## Source text:
────────────────────────────────────────

Liminal Consciousness
Dimensions variable. Approximately 45 x 34 x 14 inches, Yarn, Upcycled plastic packaging (stuffing), Sewing pins (to attach the piece to the wall)
The installation Liminal Consciousness is a soft sculpture of organic, body-like masses covered in multi-colored mushroom forms.
Referencing Tasili Mushroom figure paintings found in Algerian caves, (7000-5000 BC), Donna draws parallels between prehistoric, masked, shamanic healers, who appear to grow both Reishi and Psilocyben mushrooms from their bodies, and 21st-century consciousness.
exencephaly
exencephaly, 22 x 14 x 13 inches, Yarn, mannequin head, metallic paint, silver leaf. 2020
This is the second in a series of smaller sculptures done while sheltering in place. Continuing with the theme of fragmented body parts overgrown with organic masses, these mannequin heads worked in a home studio.

────────────────────────────────────────

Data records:
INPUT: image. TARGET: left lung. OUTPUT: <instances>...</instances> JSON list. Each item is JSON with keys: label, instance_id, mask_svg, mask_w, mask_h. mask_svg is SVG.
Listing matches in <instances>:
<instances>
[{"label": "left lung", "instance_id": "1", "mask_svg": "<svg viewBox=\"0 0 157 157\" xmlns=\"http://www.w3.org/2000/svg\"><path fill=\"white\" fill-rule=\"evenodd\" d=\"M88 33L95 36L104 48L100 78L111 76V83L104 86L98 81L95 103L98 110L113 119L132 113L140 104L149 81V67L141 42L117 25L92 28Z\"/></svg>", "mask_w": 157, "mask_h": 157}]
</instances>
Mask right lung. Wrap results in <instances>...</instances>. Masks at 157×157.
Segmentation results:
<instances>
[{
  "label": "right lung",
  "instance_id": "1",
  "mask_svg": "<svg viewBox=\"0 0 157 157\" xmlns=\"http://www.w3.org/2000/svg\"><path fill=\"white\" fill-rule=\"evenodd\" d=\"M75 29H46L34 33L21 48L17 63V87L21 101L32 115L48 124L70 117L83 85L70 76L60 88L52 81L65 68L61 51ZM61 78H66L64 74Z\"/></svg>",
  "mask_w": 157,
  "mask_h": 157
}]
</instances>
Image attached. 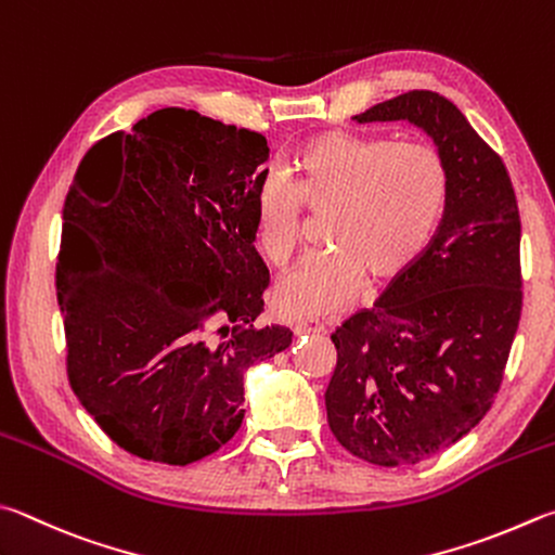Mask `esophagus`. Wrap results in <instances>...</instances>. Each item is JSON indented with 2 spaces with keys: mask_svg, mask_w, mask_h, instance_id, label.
<instances>
[{
  "mask_svg": "<svg viewBox=\"0 0 555 555\" xmlns=\"http://www.w3.org/2000/svg\"><path fill=\"white\" fill-rule=\"evenodd\" d=\"M296 335H318V332H325V325L318 320H300L294 327Z\"/></svg>",
  "mask_w": 555,
  "mask_h": 555,
  "instance_id": "obj_1",
  "label": "esophagus"
}]
</instances>
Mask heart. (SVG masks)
<instances>
[{
  "label": "heart",
  "mask_w": 555,
  "mask_h": 555,
  "mask_svg": "<svg viewBox=\"0 0 555 555\" xmlns=\"http://www.w3.org/2000/svg\"><path fill=\"white\" fill-rule=\"evenodd\" d=\"M294 189L279 177L259 184L255 237L284 267L300 245V206L327 216L332 251L300 261L274 288V310L296 320L354 304L364 288L388 286L415 264L437 235L451 194L444 155L427 143L325 130L291 159Z\"/></svg>",
  "instance_id": "obj_1"
}]
</instances>
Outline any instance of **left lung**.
<instances>
[{"instance_id":"left-lung-1","label":"left lung","mask_w":555,"mask_h":555,"mask_svg":"<svg viewBox=\"0 0 555 555\" xmlns=\"http://www.w3.org/2000/svg\"><path fill=\"white\" fill-rule=\"evenodd\" d=\"M354 120H408L451 172L429 247L332 332V435L374 466H410L466 437L498 396L521 315L519 208L502 159L447 96L415 89Z\"/></svg>"}]
</instances>
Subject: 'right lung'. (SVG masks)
<instances>
[{"label":"right lung","mask_w":555,"mask_h":555,"mask_svg":"<svg viewBox=\"0 0 555 555\" xmlns=\"http://www.w3.org/2000/svg\"><path fill=\"white\" fill-rule=\"evenodd\" d=\"M267 159L264 135L167 106L77 167L55 274L67 376L138 459L186 466L218 451L243 425L247 369L291 345L288 327H255Z\"/></svg>","instance_id":"right-lung-1"}]
</instances>
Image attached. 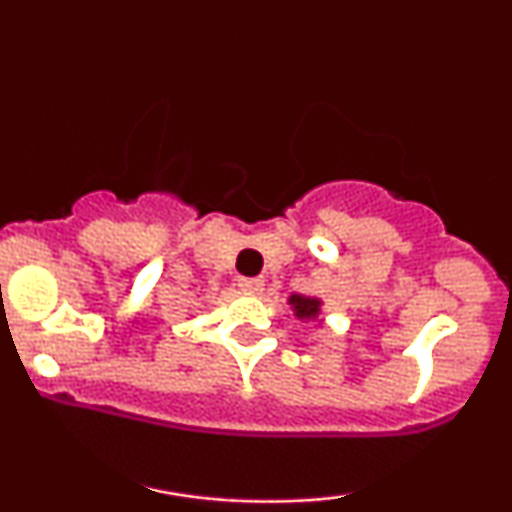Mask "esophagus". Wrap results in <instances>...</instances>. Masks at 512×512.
<instances>
[{
  "label": "esophagus",
  "instance_id": "obj_1",
  "mask_svg": "<svg viewBox=\"0 0 512 512\" xmlns=\"http://www.w3.org/2000/svg\"><path fill=\"white\" fill-rule=\"evenodd\" d=\"M238 286L245 293H257V291H262L264 279L262 276H238Z\"/></svg>",
  "mask_w": 512,
  "mask_h": 512
}]
</instances>
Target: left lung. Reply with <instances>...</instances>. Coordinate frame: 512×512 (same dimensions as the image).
<instances>
[{
    "label": "left lung",
    "instance_id": "left-lung-1",
    "mask_svg": "<svg viewBox=\"0 0 512 512\" xmlns=\"http://www.w3.org/2000/svg\"><path fill=\"white\" fill-rule=\"evenodd\" d=\"M291 305L296 310V315L301 317H315L320 310V301L317 298H305V296H291Z\"/></svg>",
    "mask_w": 512,
    "mask_h": 512
}]
</instances>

────────────────────────────────────────

## Directions:
1. From the sculpture descriptions, extract the passage from "Referencing Tasili Mushroom" to "a home studio.".
2. According to the sculpture descriptions, what attaches Liminal Consciousness to the wall?

## Completed exercise:
1.
Referencing Tasili Mushroom figure paintings found in Algerian caves, (7000-5000 BC), Donna draws parallels between prehistoric, masked, shamanic healers, who appear to grow both Reishi and Psilocyben mushrooms from their bodies, and 21st-century consciousness.
exencephaly
exencephaly, 22 x 14 x 13 inches, Yarn, mannequin head, metallic paint, silver leaf. 2020
This is the second in a series of smaller sculptures done while sheltering in place. Continuing with the theme of fragmented body parts overgrown with organic masses, these mannequin heads worked in a home studio.

2. Sewing pins